Sou do tempo em que ainda se faziam visitas. Lembro-me de minha mãe mandando a gente caprichar no banho porque a família toda iria visitar algum conhecido. Íamos todos juntos, família grande, todo mundo a pé. Geralmente, à noite.


Ninguém avisava nada, o costume era chegar de paraquedas mesmo. E os donos da casa recebiam alegres a visita. Aos poucos, os moradores iam se apresentando, um por um.

– Olha o compadre aqui, garoto! Cumprimenta a comadre.

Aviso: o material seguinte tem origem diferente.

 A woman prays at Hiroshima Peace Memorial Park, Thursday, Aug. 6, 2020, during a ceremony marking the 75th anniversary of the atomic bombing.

E o garoto apertava a mão do meu pai, da minha mãe, a minha mão e a mão dos meus irmãos. Aí chegava outro menino. Repetia-se toda a diplomacia.

– Mas vamos nos assentar, gente. Que surpresa agradável!

A conversa rolava solta na sala. Meu pai conversando com o compadre e minha mãe de papo com a comadre. Eu e meus irmãos ficávamos assentados todos num mesmo sofá, entreolhando-nos e olhando a casa do tal compadre. Retratos na parede, duas imagens de santos numa cantoneira, flores na mesinha de centro... casa singela e acolhedora. A nossa também era assim.

Também eram assim as visitas, singelas e acolhedoras. Tão acolhedoras que era também costume servir um bom café aos visitantes. Como um anjo benfazejo, surgia alguém lá da cozinha – geralmente uma das filhas – e dizia:

– Gente, vem aqui pra dentro que o café está na mesa.

Tratava-se de uma metonímia gastronômica. O café era apenas uma parte: pães, bolo, broas, queijo fresco, manteiga, biscoitos, leite... tudo sobre a mesa.

Juntava todo mundo e as piadas pipocavam. As gargalhadas também. Pra que televisão? Pra que rua? Pra que droga? A vida estava ali, no riso, no café, na conversa, no abraço, na esperança... Era a vida respingando eternidade nos momentos que acabam.... era a vida transbordando simplicidade, alegria e amizade...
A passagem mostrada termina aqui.